** Supplied information follows **

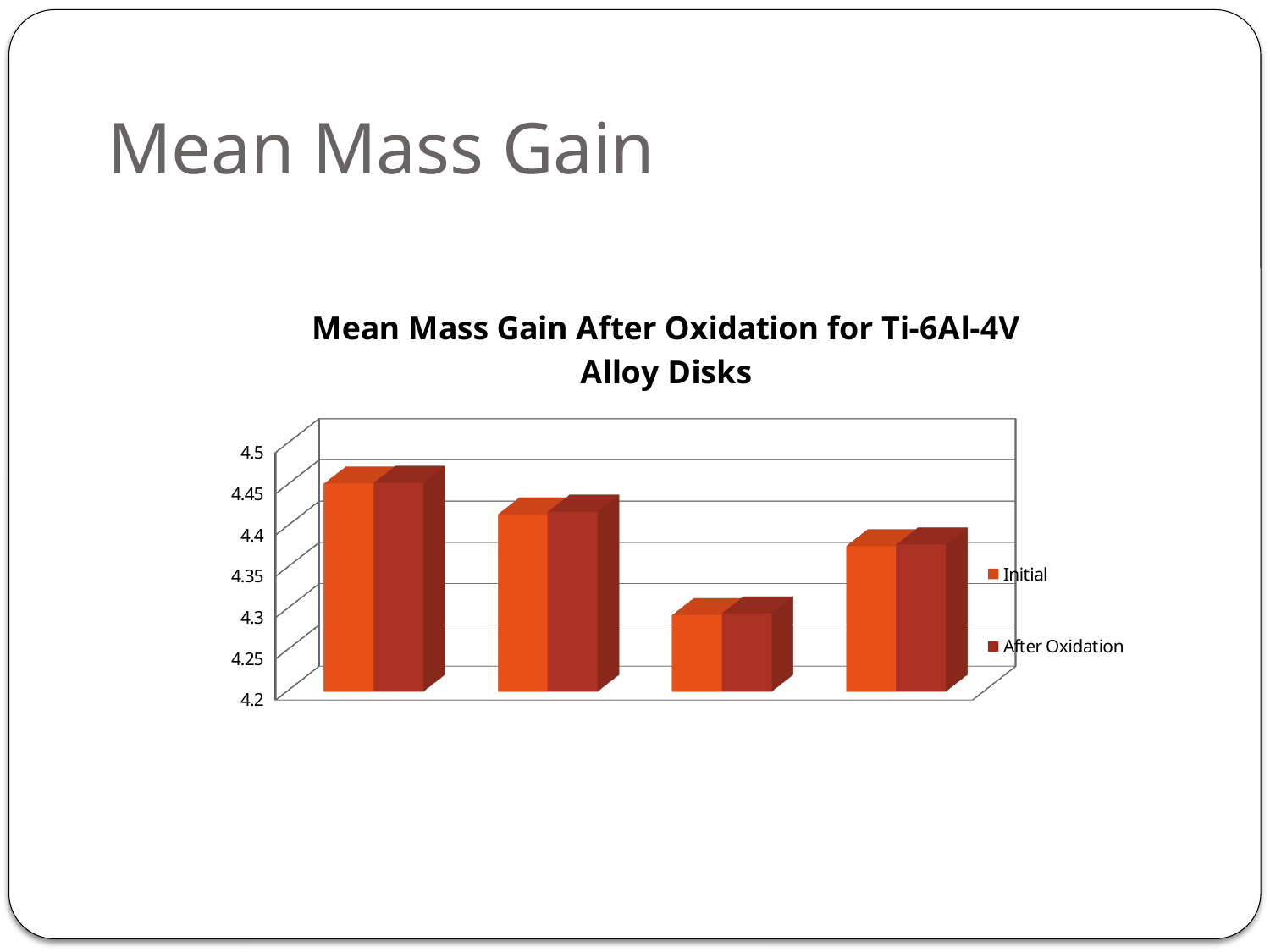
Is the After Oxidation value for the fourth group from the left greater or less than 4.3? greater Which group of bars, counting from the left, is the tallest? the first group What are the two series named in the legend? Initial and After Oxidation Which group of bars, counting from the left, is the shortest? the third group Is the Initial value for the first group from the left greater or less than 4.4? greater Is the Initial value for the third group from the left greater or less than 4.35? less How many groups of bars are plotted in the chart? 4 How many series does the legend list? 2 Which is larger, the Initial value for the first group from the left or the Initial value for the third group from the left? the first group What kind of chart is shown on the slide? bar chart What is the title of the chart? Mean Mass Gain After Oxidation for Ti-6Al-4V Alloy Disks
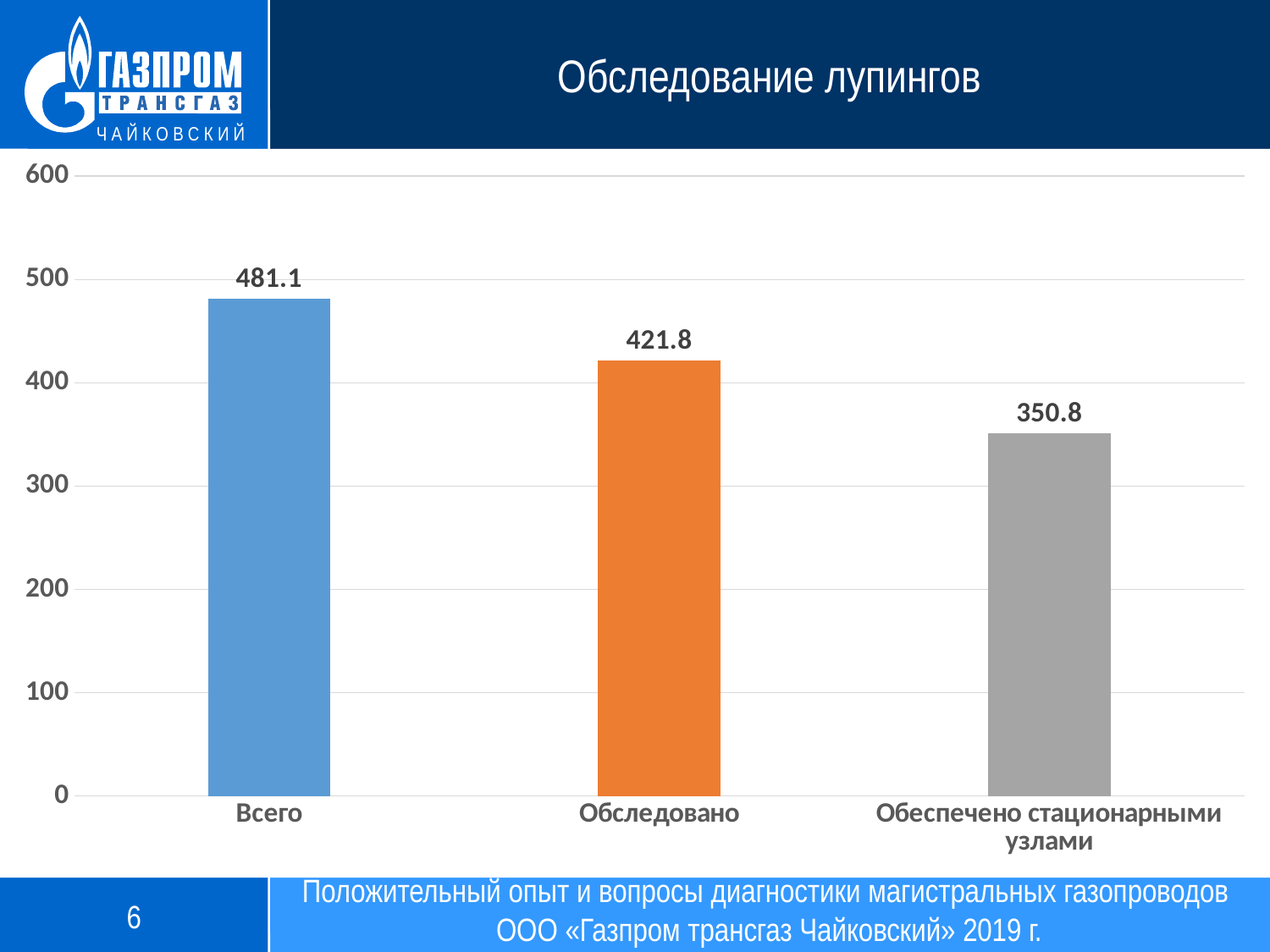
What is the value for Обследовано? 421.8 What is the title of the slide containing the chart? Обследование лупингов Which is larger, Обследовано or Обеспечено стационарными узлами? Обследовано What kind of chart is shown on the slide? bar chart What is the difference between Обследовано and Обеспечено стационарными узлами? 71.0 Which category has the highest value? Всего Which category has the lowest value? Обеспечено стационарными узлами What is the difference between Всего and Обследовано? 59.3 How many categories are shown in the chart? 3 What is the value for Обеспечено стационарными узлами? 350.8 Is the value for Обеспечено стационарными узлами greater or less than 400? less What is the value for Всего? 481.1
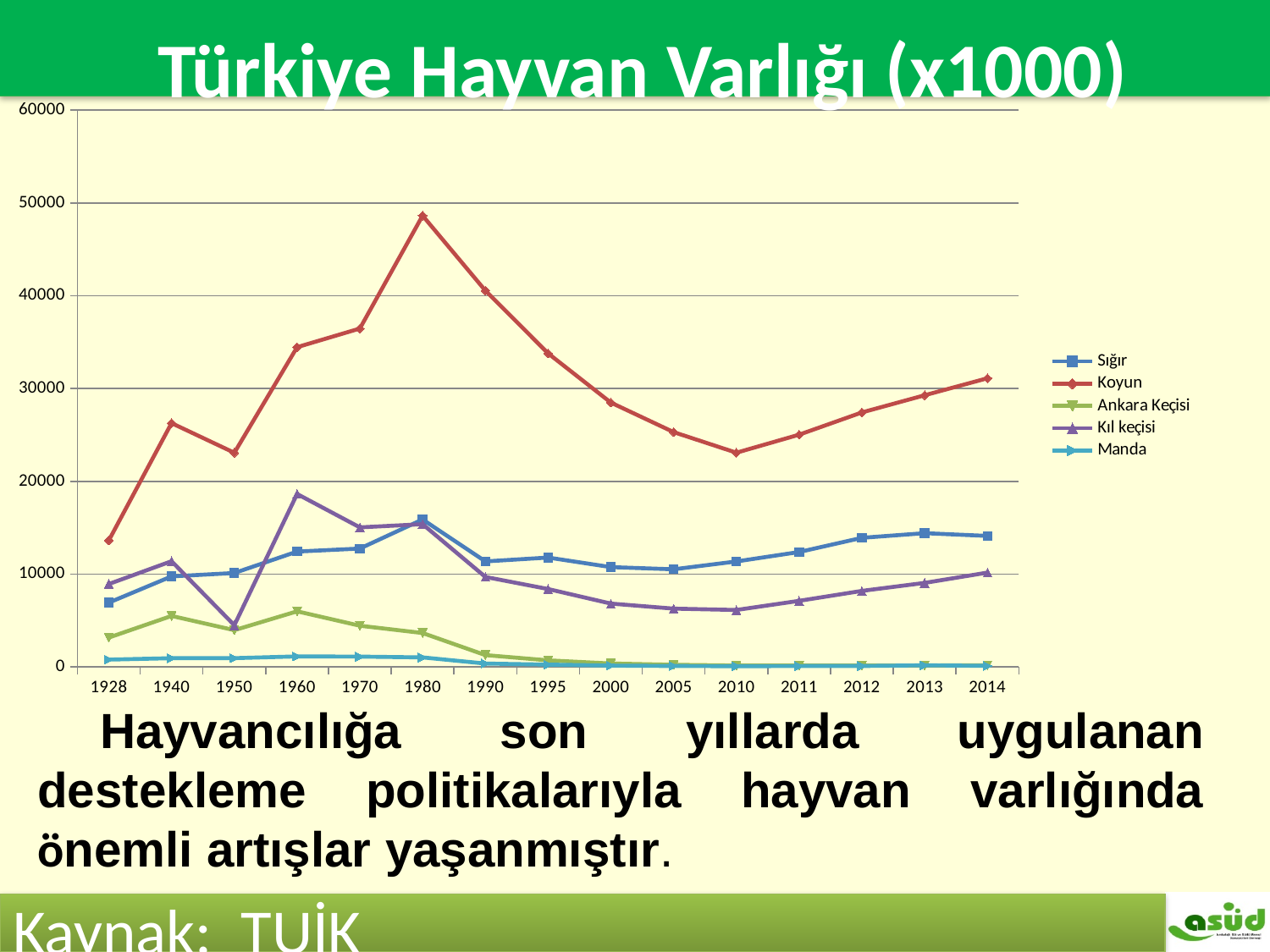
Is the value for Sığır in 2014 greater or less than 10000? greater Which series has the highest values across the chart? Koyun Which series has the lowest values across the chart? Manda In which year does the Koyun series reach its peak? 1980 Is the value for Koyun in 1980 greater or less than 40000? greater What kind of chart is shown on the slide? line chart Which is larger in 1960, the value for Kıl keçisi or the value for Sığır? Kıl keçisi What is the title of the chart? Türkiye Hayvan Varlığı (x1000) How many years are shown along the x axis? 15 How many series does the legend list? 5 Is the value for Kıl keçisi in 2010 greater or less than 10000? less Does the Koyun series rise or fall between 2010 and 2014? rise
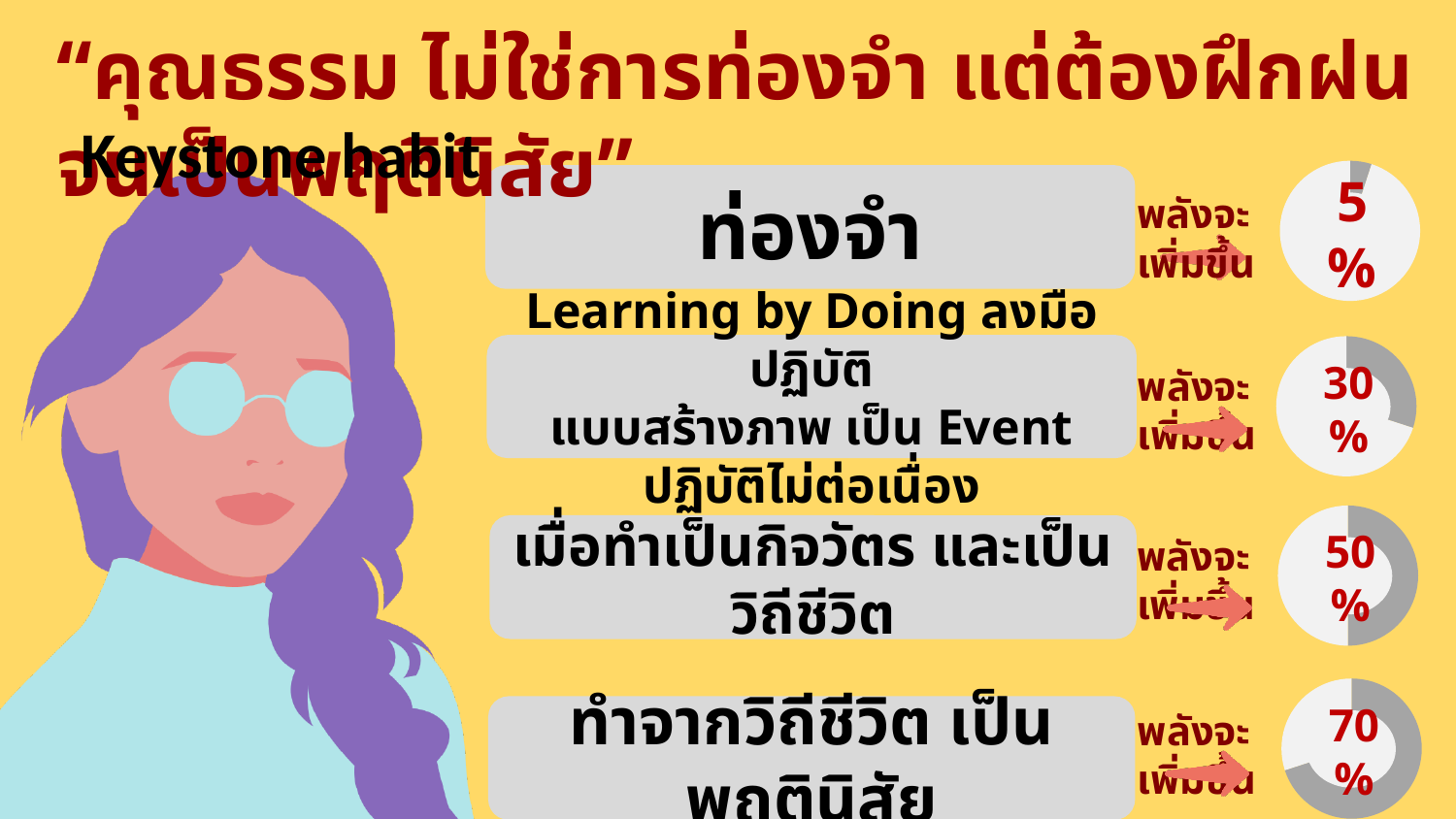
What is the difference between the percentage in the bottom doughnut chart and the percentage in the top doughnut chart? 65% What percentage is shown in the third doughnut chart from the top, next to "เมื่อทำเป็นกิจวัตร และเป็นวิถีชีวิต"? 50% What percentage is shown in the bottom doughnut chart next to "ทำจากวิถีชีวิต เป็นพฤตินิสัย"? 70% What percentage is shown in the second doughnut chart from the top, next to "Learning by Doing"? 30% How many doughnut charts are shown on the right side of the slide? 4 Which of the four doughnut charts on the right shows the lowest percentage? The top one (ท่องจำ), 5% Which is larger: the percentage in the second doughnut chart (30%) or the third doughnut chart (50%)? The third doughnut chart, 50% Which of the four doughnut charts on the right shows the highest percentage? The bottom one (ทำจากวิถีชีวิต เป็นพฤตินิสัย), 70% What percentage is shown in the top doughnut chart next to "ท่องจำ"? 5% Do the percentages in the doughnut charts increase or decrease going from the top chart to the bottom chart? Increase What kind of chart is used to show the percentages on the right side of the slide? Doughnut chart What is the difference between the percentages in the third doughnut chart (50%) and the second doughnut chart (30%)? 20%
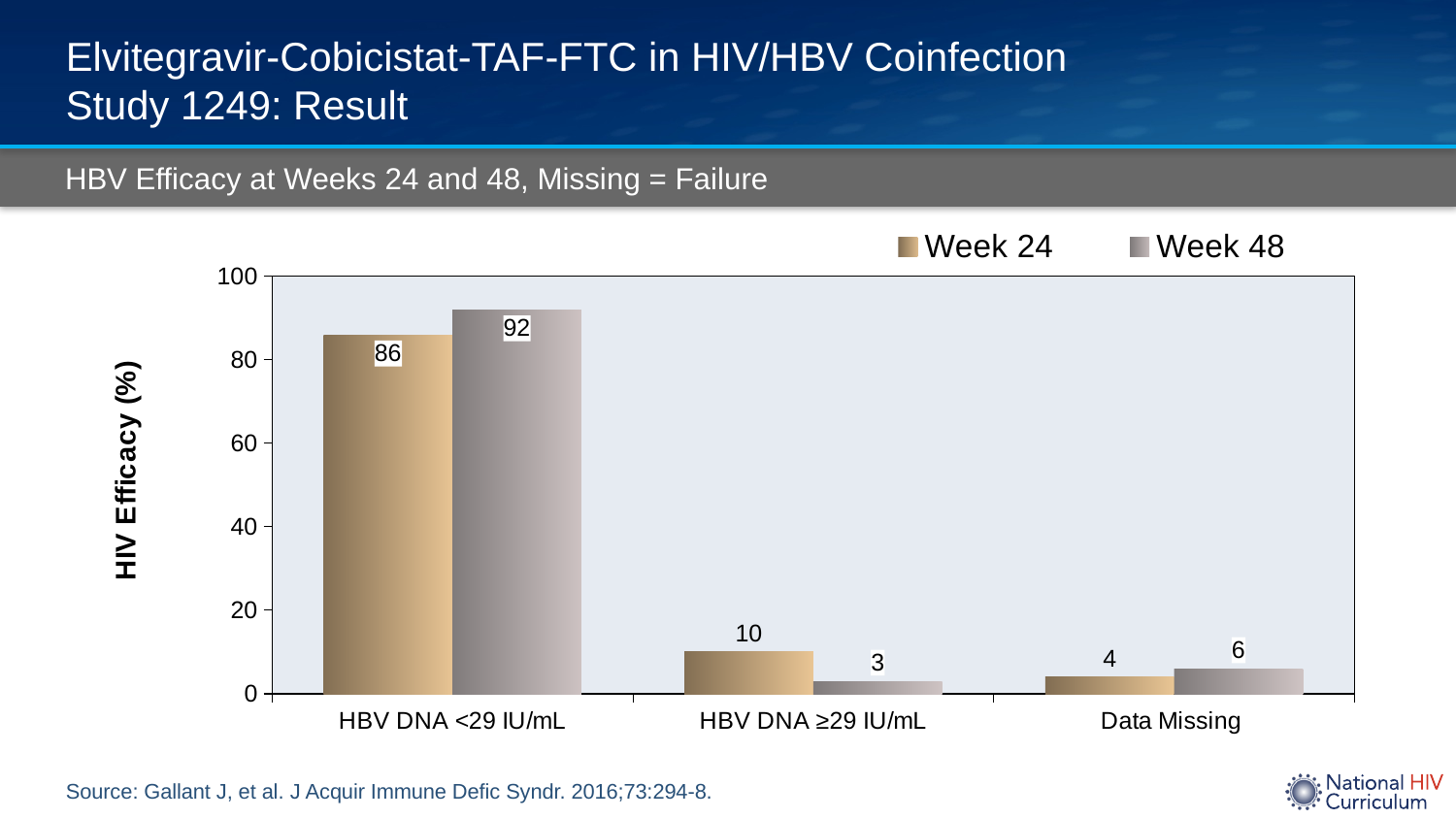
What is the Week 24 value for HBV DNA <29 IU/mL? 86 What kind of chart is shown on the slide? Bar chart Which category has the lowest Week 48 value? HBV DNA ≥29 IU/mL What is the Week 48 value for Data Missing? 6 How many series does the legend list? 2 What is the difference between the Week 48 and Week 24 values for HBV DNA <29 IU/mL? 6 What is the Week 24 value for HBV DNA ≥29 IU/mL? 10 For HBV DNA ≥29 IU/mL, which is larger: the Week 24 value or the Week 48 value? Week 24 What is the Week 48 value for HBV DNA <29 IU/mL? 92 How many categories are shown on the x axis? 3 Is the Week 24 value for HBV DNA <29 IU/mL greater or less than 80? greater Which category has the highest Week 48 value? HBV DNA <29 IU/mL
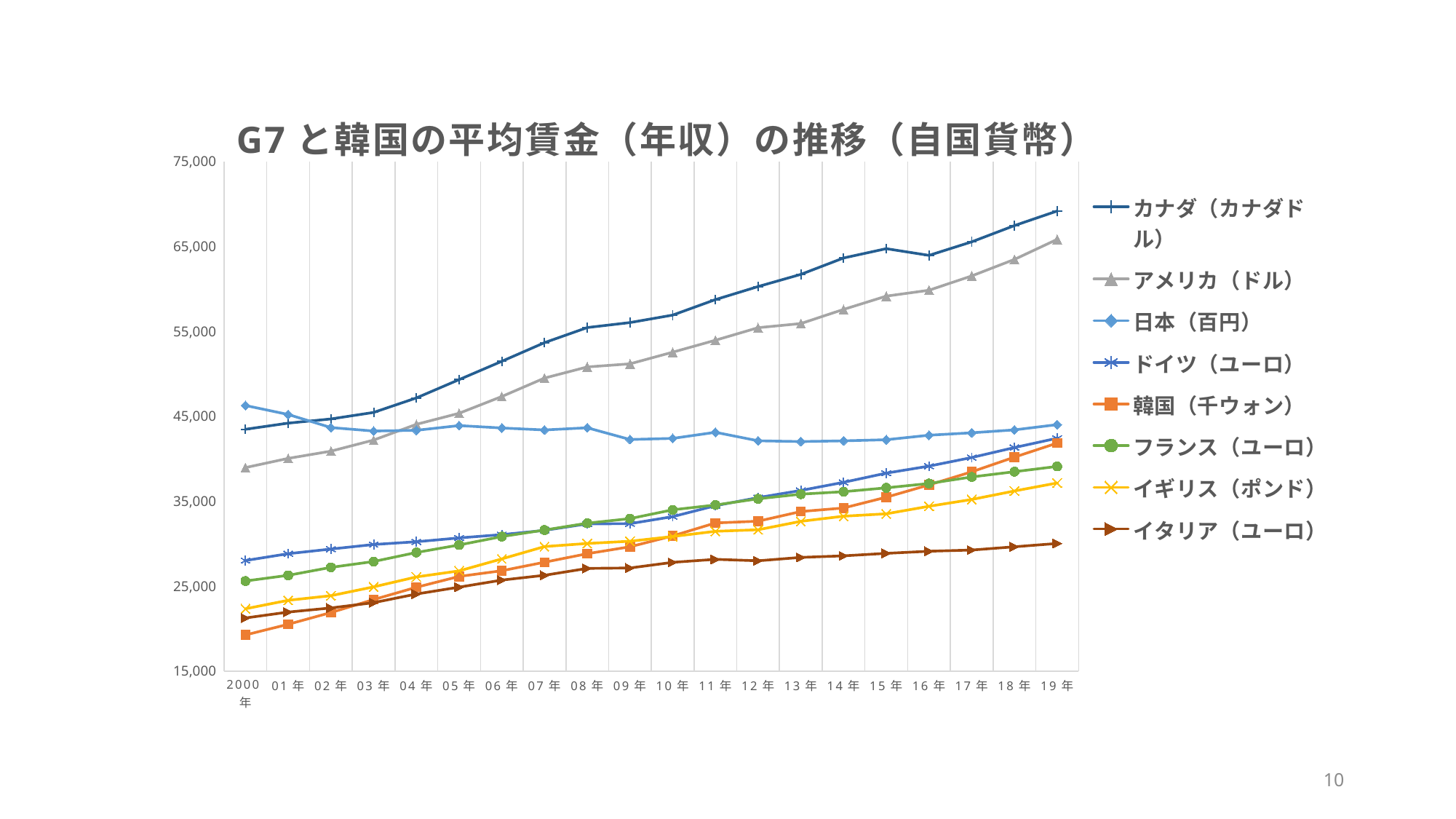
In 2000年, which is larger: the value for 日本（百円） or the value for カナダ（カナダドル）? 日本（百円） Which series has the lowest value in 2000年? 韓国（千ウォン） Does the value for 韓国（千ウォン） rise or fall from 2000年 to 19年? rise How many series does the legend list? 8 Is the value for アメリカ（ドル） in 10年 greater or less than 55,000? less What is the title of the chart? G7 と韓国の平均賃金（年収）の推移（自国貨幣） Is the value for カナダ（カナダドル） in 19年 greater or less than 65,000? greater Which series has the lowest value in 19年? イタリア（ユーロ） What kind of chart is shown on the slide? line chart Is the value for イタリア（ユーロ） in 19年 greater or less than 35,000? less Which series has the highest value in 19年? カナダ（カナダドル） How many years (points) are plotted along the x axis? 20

** End of Supplied information **

[Activity] How many lines in the entries above contain the string "groups"? Reply with the number only.

[Task solution] 1